I grew up working my family's beef cattle farm on Sinking Creek in Newport, Va., some 20 miles west of the Virginia Tech campus in Blacksburg. As young kids, my sister and I hated "real work," stuff like picking up rocks from the hayfield so the bailer didn't get bound up, or carrying salt licks to the cart or dragging 60-pound hay bales into piles so the high school boys working for six bucks an hour would have a slightly easier time stacking them on the trailer to the barn.
Naturally, this disgusted my grandmother, who had slaved and saved arm-in-arm with my granddaddy to purchase the place in the 1940s and worked it herself every single day until past her 90th birthday.
It is a gorgeous piece of land. It is a badge of family pride.
The workload increased a bit with age, as I matured from the hay stacker into the hay thrower, as I grew from the little guy who stood between daddy's legs and slopped gobs of paint on the lowest rungs of the gate while he painted the top side, to the teen atop the barn roof in the scorching summer heat, sanding away the rusty spots, pale redheaded skin frying like an egg as "That Summer" and "The Thunder Rolls" blasted from my Chevy Blazer's factory speakers, SPF-nothing, singing off-key into the sander like Tom Cruise into the "Risky Business" candleholder.
I can't stress how much complaining we did. Silently. We didn't dare bitch where Daddy or my Gran could hear. They'd have our hide. It wasn't fun, but the work carried life lessons on which I lean every single day, to this day.
Oddly enough the complaining and hard work are not the memories that rush to mind when I'm back there at my farm, whether physically or simply in my mind. Those memories are so sweet and so simple.
I think about sitting on a tailgate with a Dr Pepper and a pack of Nabs, neither knowing nor caring that my hands were grimy. We didn't get Dr Pepper or packs of Nabs often. I think about jumping in the Blue Hole in frayed cutoff jeans scared a rogue crawdad would pinch me.

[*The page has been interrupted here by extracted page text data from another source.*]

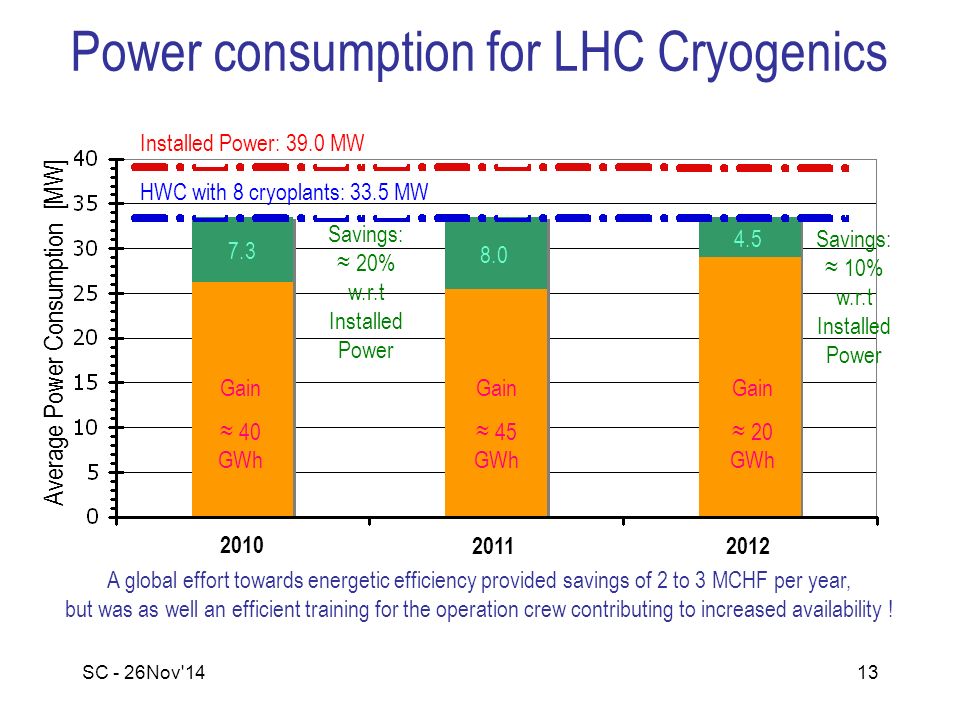 Power consumption for LHC Cryogenics

Installed Power: 39.0 MW

HWC with 8 cryoplants: 33.5 MW

Average Power Consumption [MW]

40
35
30
25
20
15
10
5
0

7.3

Gain

≈ 40 GWh

Savings: ≈ 20% w.r.t Installed Power

8.0

Gain

≈ 45 GWh

4.5

Gain

≈ 20 GWh

Savings: ≈ 10% w.r.t Installed Power

2010
2011
2012

A global effort towards energetic efficiency provided savings of 2 to 3 MCHF per year, but was as well an efficient training for the operation crew contributing to increased availability !

SC - 26Nov'14

13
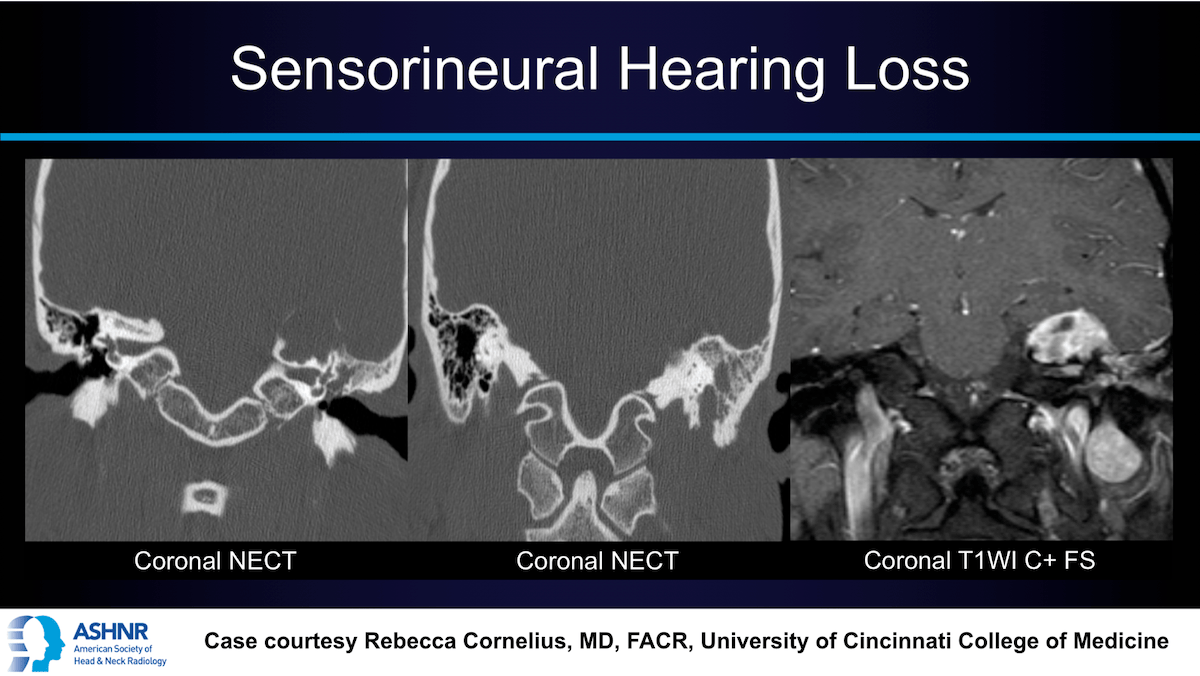 Sensorineural Hearing Loss

Coronal NECT

Coronal NECT

Coronal T1WI C+ FS

ASHNR
American Society of Head & Neck Radiology

Case courtesy Rebecca Cornelius, MD, FACR, University of Cincinnati College of Medicine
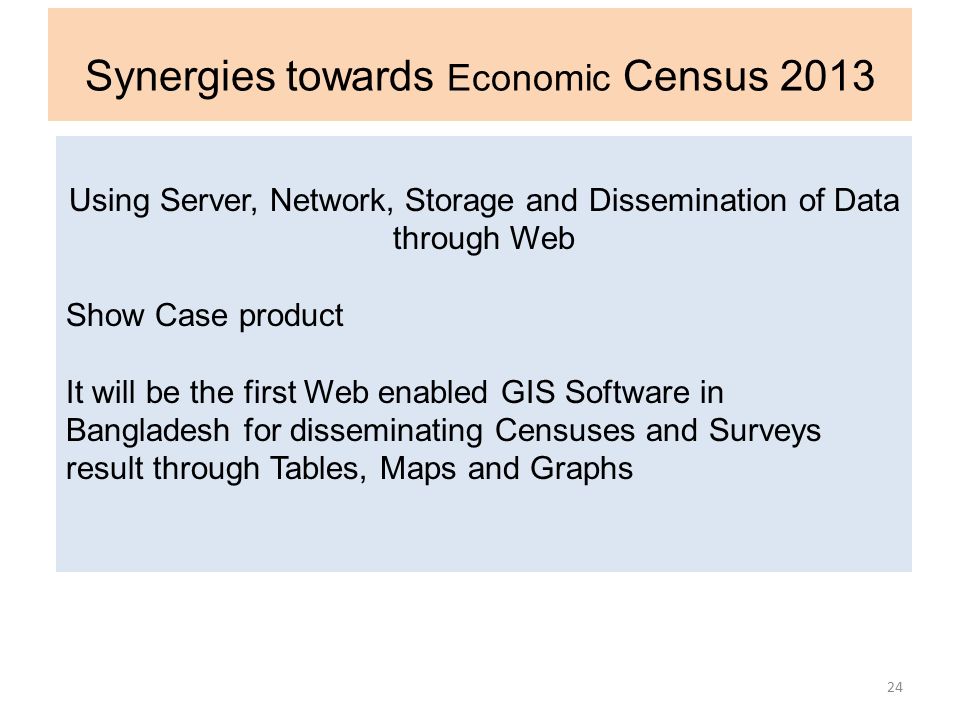 Synergies towards Economic Census 2013

Using Server, Network, Storage and Dissemination of Data through Web

Show Case product

It will be the first Web enabled GIS Software in Bangladesh for disseminating Censuses and Surveys result through Tables, Maps and Graphs

24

I think about Daddy and his buddies, Gordon and Dale and Pat, dusty jeans and soiled boots offset by pearly white smiles and belly laughter that echoed down the valley, and sun-drenched sweaty cans of Old Milwaukee and half-chewed bags of Levi Garrett and blaze orange hats hanging from 12-gauge barrels in the back glass of a hunter green Ford F-150.

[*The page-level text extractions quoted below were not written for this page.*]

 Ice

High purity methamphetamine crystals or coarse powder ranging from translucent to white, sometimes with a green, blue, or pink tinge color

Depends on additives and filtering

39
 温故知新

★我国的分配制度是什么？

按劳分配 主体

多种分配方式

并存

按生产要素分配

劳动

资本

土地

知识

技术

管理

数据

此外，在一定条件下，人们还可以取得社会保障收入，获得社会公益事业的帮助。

Sitting on that tailgate I felt like one of the guys. It was the most awesome feeling.
My sweetest memories of those times were riding down 460 West in Daddy's blue Ford Ranger from Newport to Pearisburg, where our home was located. He called that truck Lil' Blue. Sitting on that bench seat -- sometimes so close to him the gearshift was between my legs -- it was time with Daddy where there were no distractions. Him and me: a hardworking man and his adoring little buddy.
He'd have one Ol' Mil' between his legs and another on the floorboard between my feet. The windows were always down, and on those summer nights at dusk the sweet scent of fresh-cut hay danced with the intoxicating whiff of the moment when a Marlboro Light meets the hot-coals glow of the car lighter.
Instantly, that's where I go every time I smell a fresh-lit Marlboro Light.
I miss that. The innocence. It was never the same being there after my parents died. But I love being back there now, because I feel close to them down by that creek and up on that mountain. That land defined them to a degree.
It may seem weird, but those are the thoughts that sped through my mind leaving Victory Lane at Daytona last Sunday night. I'd just interviewed a jubilant Dale Earnhardt Jr., and in my mind I was back in Lil' Blue riding down 460 with Daddy.
I don't know why, especially, because those thoughts probably don't even apply contextually.
I've always marveled at how Dale Earnhardt Jr. manages to retain a magical appreciation -- even adoration -- for Daytona Beach, Fla., at how he can so deeply appreciate all it gives him even after all it has taken away.
Daytona was always so very special to him as a boy, even above the racing side of it, and getting to see his father triumph and fail, win and lose. He loved the restaurants and the magic that a beach provides a country boy.
I asked him why -- how -- he was able to carry on the love affair with Daytona. He agreed it is interesting that he can, and has, and believes his father's death did impact his feelings about the place for a time.
But he knew to have peace within himself he would have to make some kind of peace with Daytona.
Because he would see her again. And again. And again.
And on nights like Sunday night, it's mighty good to see her again.